When should you book?
You should book your Celebrant as soon as you have decided on a date, time and venue for the ceremony. However, you will need to contact the Celebrant no less than one calendar month prior to the date of marriage. One of the most popular times for the ceremony is in the afternoon on a Saturday, usually at around 3pm. Thus it is a good idea to have other time preferences set aside. You will find that Celebrants who are in high- demand will also have a very busy schedule.
What are the legal obligations?
It is important to understand that you must adhere to the following legal requirements:
- Both partners must be over the age of 18.
- You, your partner and your celebrant must sign and lodge ‘The Notice of Intended Marriage' form one calendar month before your wedding date. This will require a birth certificate if you or your partner were born in Australia, or a passport if you were born overseas.
- If you or your partner have been married before, you will need to provide documentation stating how that marriage ended and a Divorce Decree must be shown. In the case that a spouse has passed away, a Death Certificate must be produced
- The Celebrant must be given one calendar month’s notice.
- If applicable, you must also produce your Citizenship papers.
- Two witnesses over the age of 18 years must be present.
- The intending couple must sign a statutory declaration saying that they believe there is no legal impediment to the marriage.
- The couple must be given form 14a that explains that pre Marriage education is available.
- The ceremony must occur in the presence of an authorised civil celebrant. This means that the celebrant is registered with the federal Attorney General's office.
- The couple, two witnesses and the celebrant must all sign each of the three marriage certificates.
- During the ceremony each party must say, "I call upon the persons here present to witness that I (bride- to-be/groom-to-be) take thee (bride-to-be/groom-to- be) to be my lawful wedded husband/wife" and/or words to that effect.

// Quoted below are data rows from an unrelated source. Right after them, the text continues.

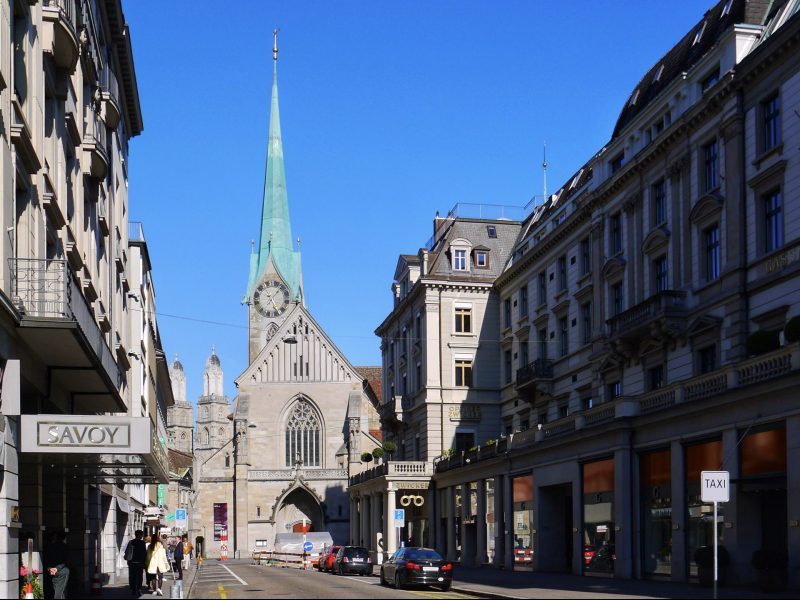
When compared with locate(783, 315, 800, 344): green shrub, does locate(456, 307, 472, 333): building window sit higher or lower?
higher

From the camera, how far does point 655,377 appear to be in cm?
4112

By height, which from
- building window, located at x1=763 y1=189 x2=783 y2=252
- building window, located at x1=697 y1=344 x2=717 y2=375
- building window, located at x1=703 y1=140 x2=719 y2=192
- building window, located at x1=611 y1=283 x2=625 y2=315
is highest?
building window, located at x1=703 y1=140 x2=719 y2=192

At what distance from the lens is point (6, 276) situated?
60.4 feet

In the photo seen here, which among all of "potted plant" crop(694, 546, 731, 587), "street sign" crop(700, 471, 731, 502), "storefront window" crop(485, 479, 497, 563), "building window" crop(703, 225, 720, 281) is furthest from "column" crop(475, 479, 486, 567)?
"street sign" crop(700, 471, 731, 502)

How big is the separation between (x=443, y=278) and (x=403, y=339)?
7557 millimetres

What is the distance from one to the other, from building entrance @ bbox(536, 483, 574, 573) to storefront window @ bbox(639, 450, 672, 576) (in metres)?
8.41

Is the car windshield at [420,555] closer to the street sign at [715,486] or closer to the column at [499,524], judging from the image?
the column at [499,524]

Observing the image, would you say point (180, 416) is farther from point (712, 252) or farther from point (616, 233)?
point (712, 252)

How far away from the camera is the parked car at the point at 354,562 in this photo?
2137 inches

This information is available from Section 46(1) of the Marriage Act 1961.
Where can you get married?
You can quite literally get married anywhere you like. Some places require permission from the local council but popular options include parks, gardens, beaches, or even at the reception centre itself on the night of the wedding banquet. In the end the choice is yours, but it’s a good idea to make sure that the Celebrant doesn’t have any qualms regarding your selection.
The Celebrant Fee
The Celebrant fee will vary depending on your Celebrant. Prices may range from $300 to over $500. At the registry office, you are looking at about $240.
All Celebrants will provide their own distinctive level of service and this is where they may differ. A professional Celebrant may often go beyond what is required, both in the lead up to the wedding and on the actual wedding day itself. ç
Don't be too concerned about the price as this will reflect their level of service. Your fee should typically include:
- All the stationary costs, including your printed Marriage Certificate (A registered copy obtainable from Births, Deaths & Marriages)
- A Ceremony Guide to help make your choices including welcomes, introductions, readings, declarations of marriage, selections of vows and ring ceremonies
- A printed copy of your Ceremony wording in a presentation folder to keep as a memento of your special day
- A personally written ceremony to suit your needs
Some Celebrants have a 'Set Fee' or 'Final Flat Fee' while others may have a 'Base Fee' with add-on extra charges, so be aware of what you are receiving. Only pay your deposit or total payment to the Celebrant who will perform your ceremony. Deposits are usually around $150.
Remember that the Celebrant is one of the most important people involved in your wedding. It is imperative that you choose someone with whom you are comfortable with and that can play an important role in your wedding.